PROBLEM DETAILS ::
Repeat the lines from the one containing "Standing vote fraction: 80%." through the last line of the data, exactly, pictures omitted.

(Data items)
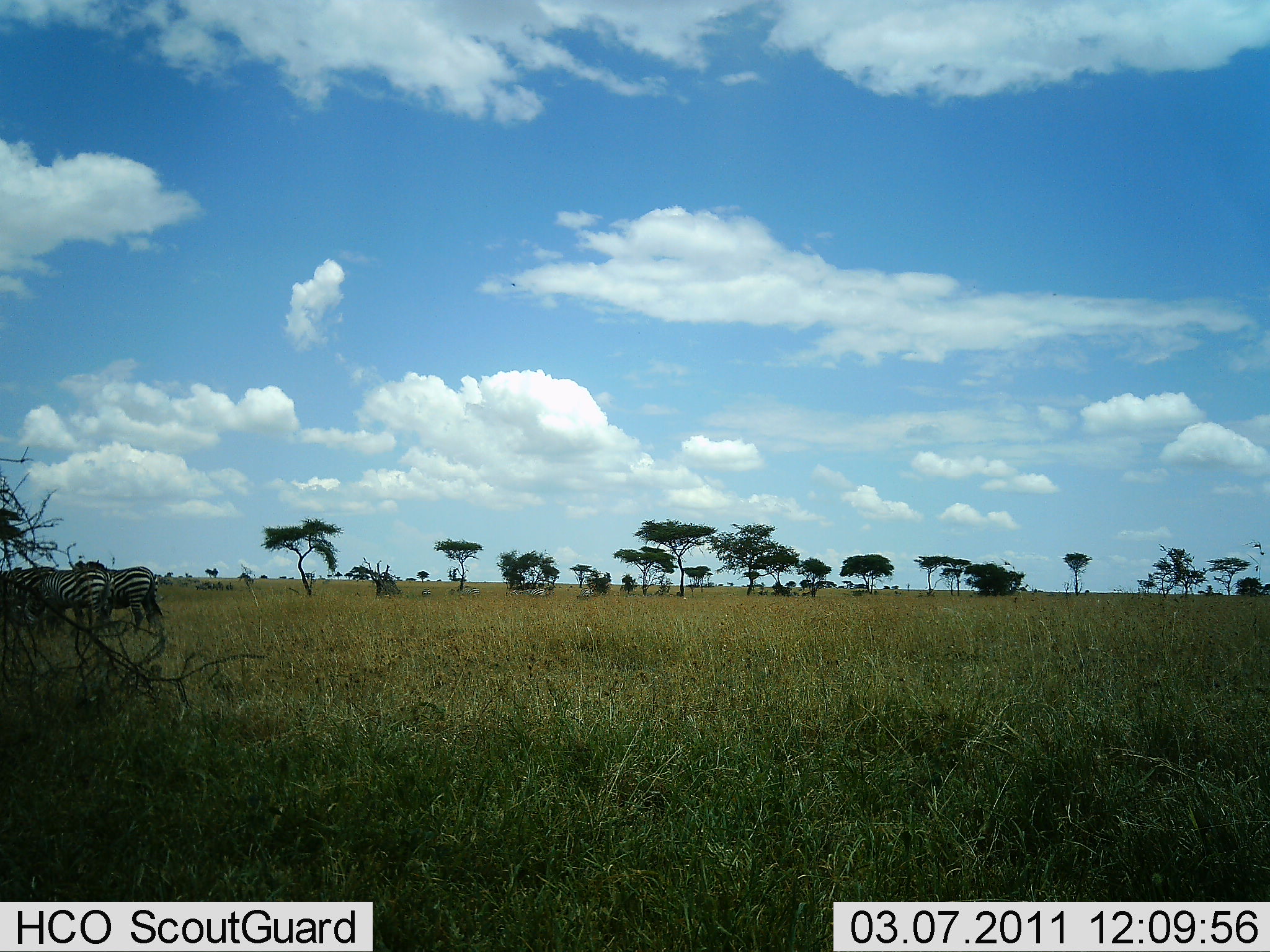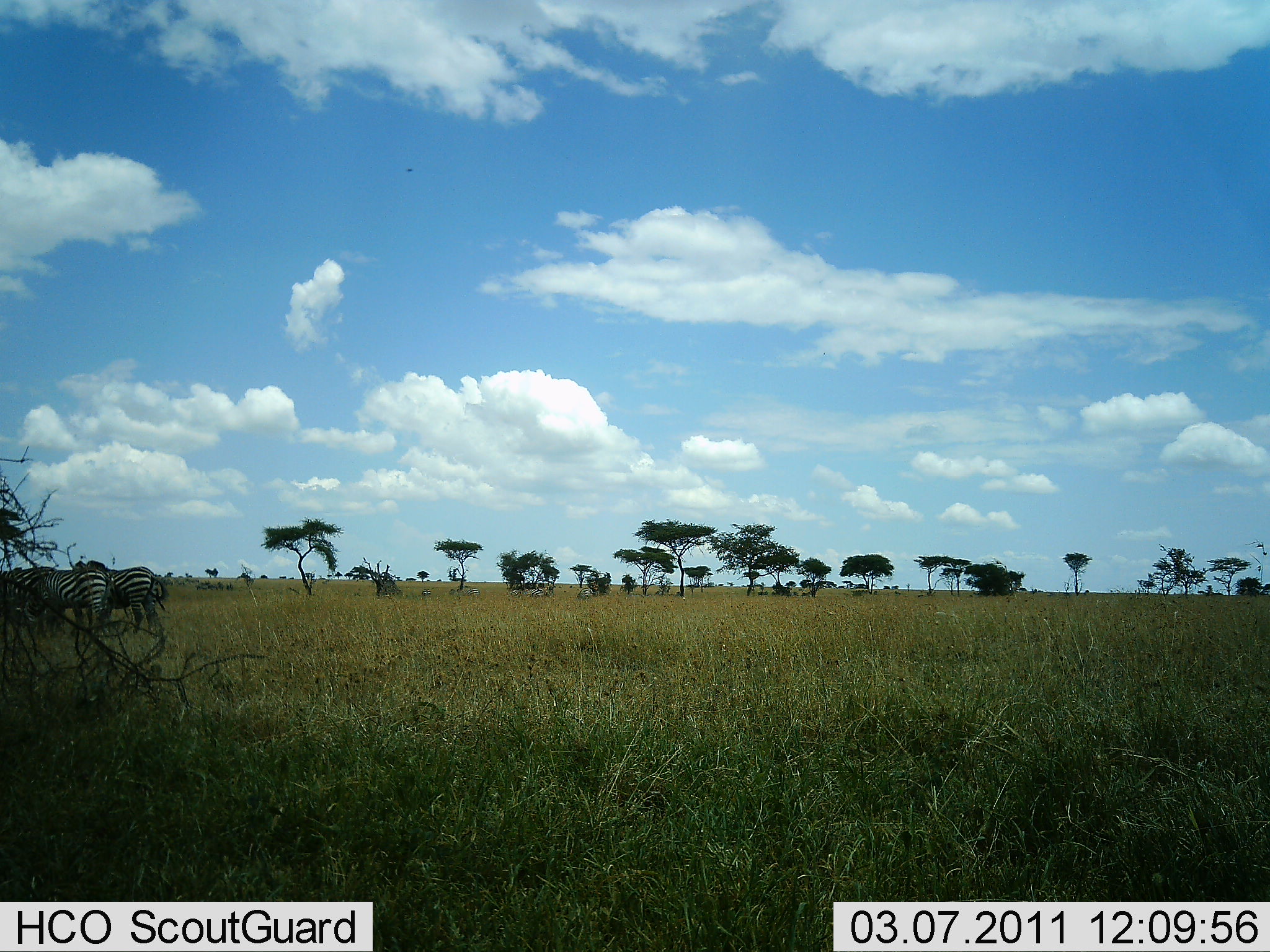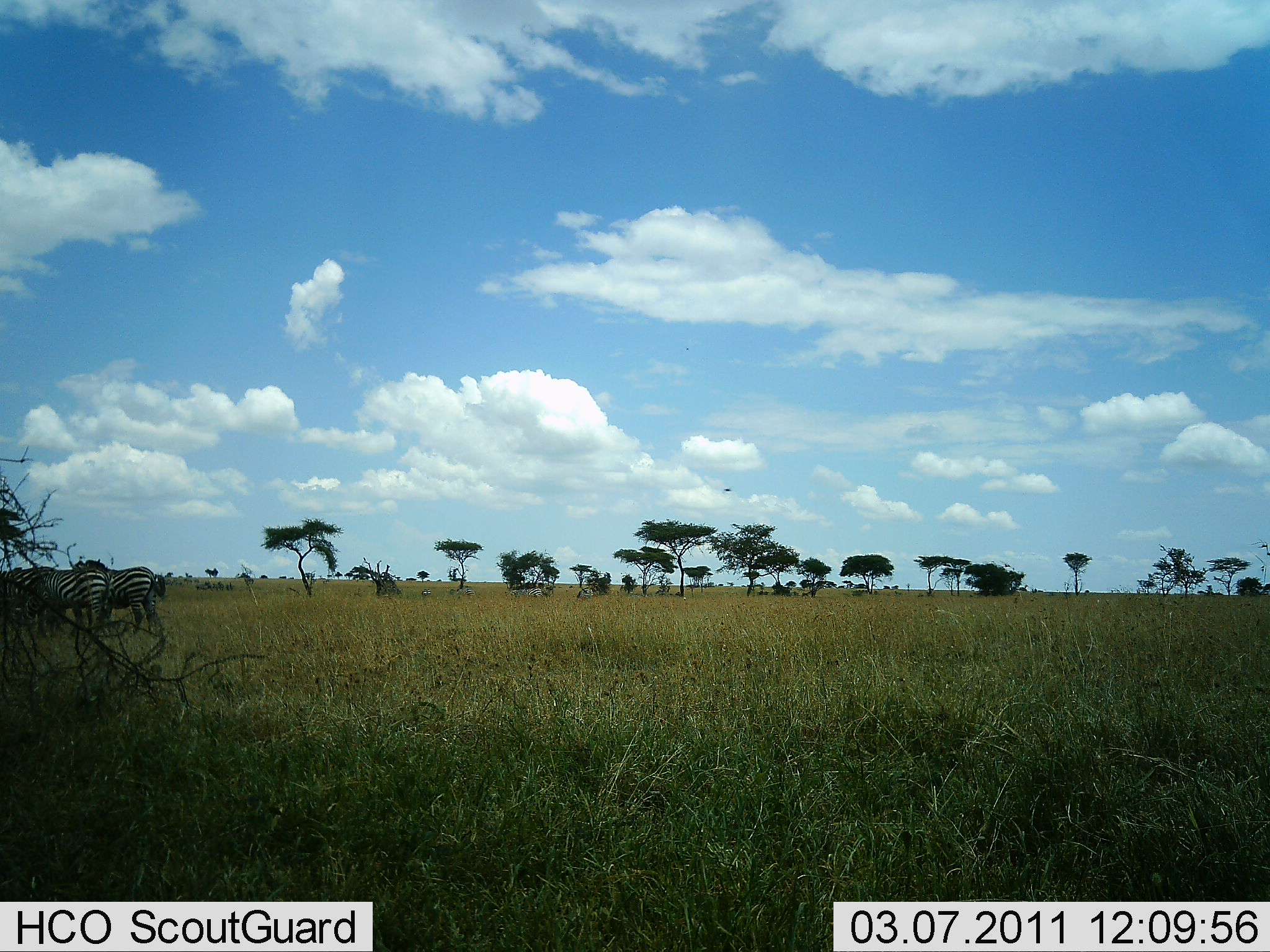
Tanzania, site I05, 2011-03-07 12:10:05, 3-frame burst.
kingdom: Animalia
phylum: Chordata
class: Mammalia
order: Perissodactyla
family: Equidae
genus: Equus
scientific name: Equus quagga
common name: plains zebra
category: zebra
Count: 3.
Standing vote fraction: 80%.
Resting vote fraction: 10%.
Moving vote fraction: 0%.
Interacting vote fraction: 10%.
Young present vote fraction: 0%.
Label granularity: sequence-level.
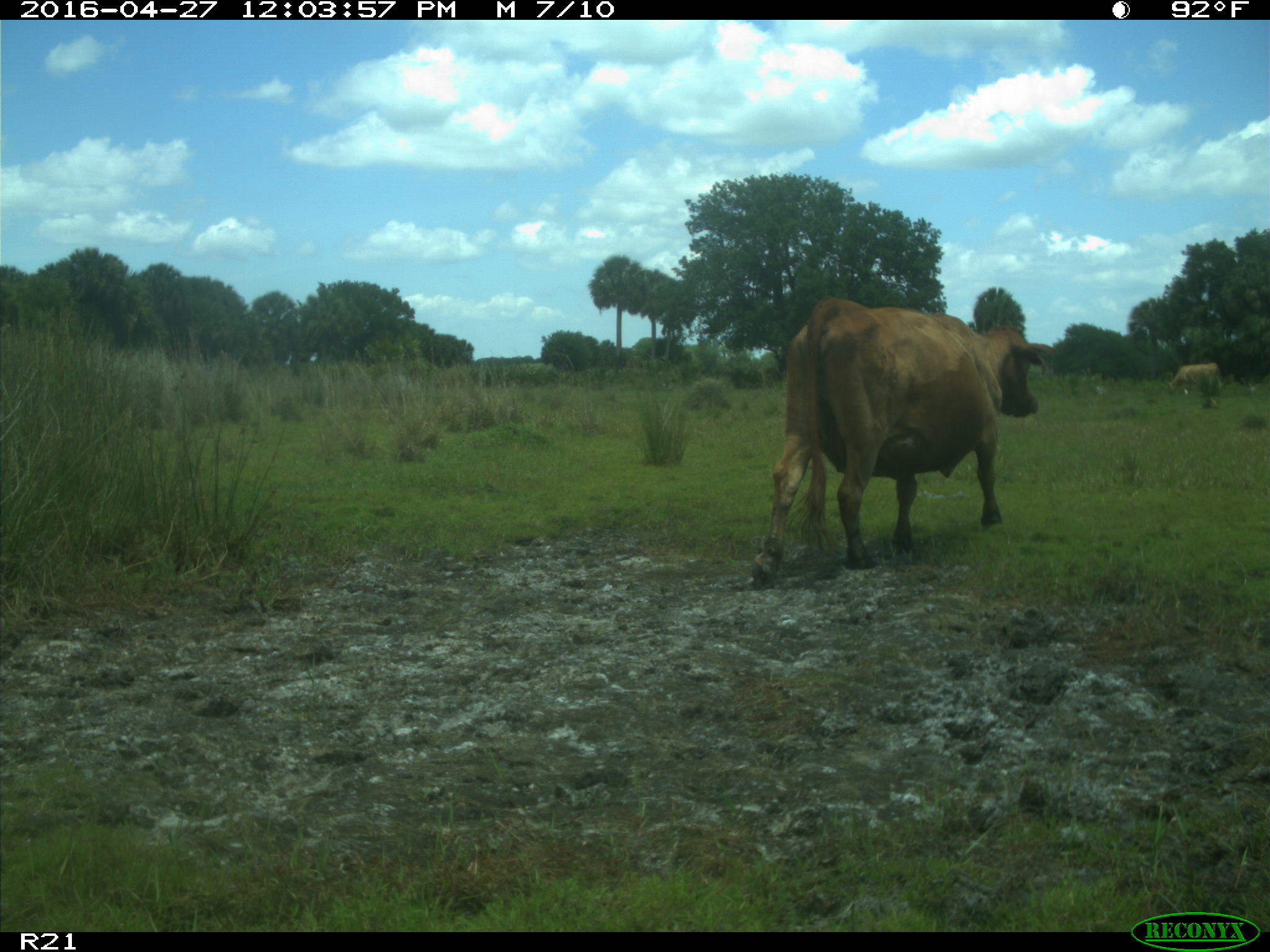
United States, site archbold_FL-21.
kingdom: Animalia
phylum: Chordata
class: Mammalia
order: Artiodactyla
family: Bovidae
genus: Bos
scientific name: Bos taurus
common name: domestic cow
Bos taurus (domestic cow).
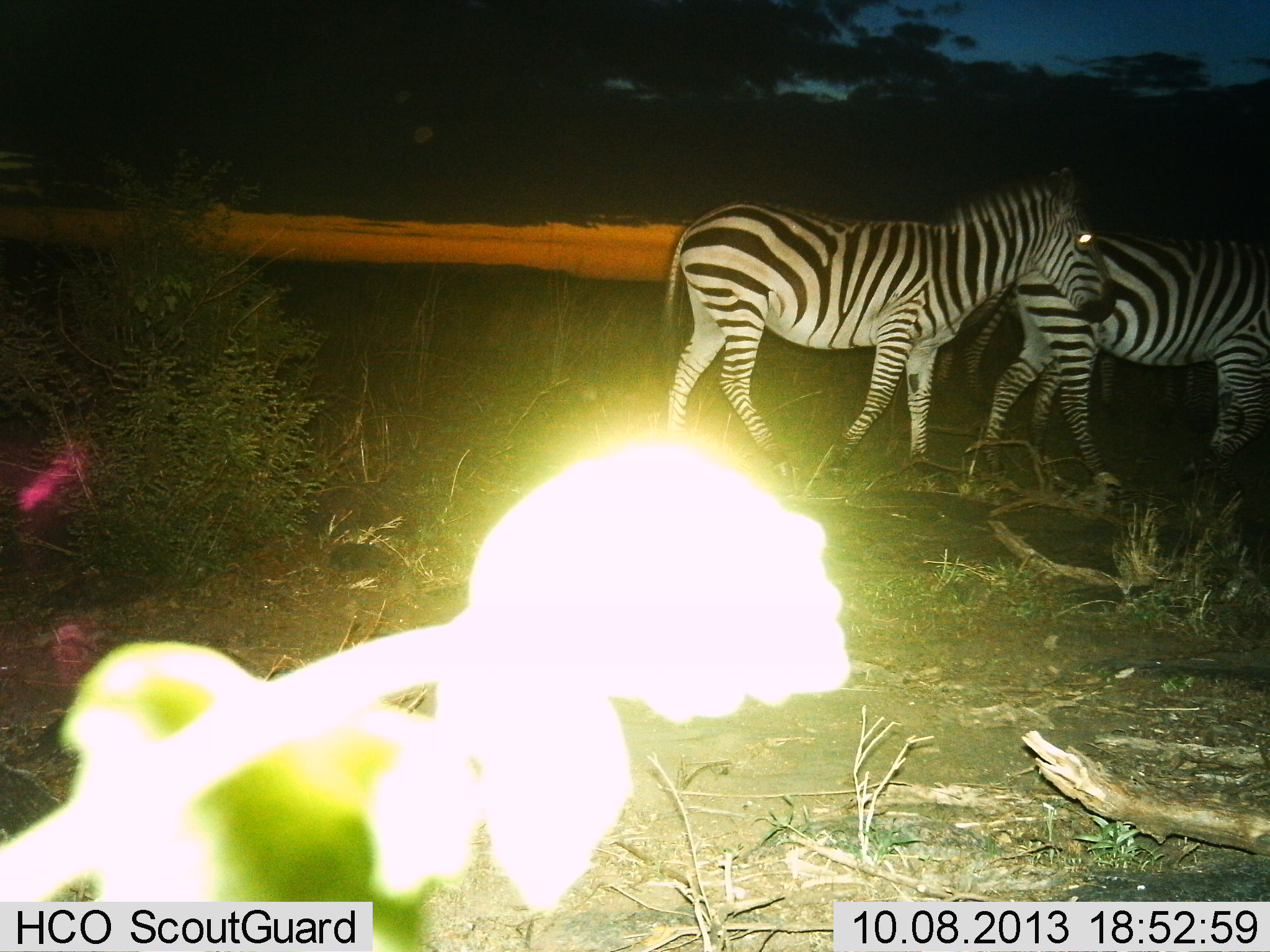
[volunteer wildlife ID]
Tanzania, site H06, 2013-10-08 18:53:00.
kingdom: Animalia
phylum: Chordata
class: Mammalia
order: Perissodactyla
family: Equidae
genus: Equus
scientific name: Equus quagga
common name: plains zebra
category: zebra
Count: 2.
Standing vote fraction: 17%.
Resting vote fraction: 0%.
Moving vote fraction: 83%.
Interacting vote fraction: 0%.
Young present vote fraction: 0%.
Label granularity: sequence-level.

EXPECTED OUTPUT ::
Standing vote fraction: 80%.
Resting vote fraction: 10%.
Moving vote fraction: 0%.
Interacting vote fraction: 10%.
Young present vote fraction: 0%.
Label granularity: sequence-level.
United States, site archbold_FL-21.
kingdom: Animalia
phylum: Chordata
class: Mammalia
order: Artiodactyla
family: Bovidae
genus: Bos
scientific name: Bos taurus
common name: domestic cow
Bos taurus (domestic cow).
[volunteer wildlife ID]
Tanzania, site H06, 2013-10-08 18:53:00.
kingdom: Animalia
phylum: Chordata
class: Mammalia
order: Perissodactyla
family: Equidae
genus: Equus
scientific name: Equus quagga
common name: plains zebra
category: zebra
Count: 2.
Standing vote fraction: 17%.
Resting vote fraction: 0%.
Moving vote fraction: 83%.
Interacting vote fraction: 0%.
Young present vote fraction: 0%.
Label granularity: sequence-level.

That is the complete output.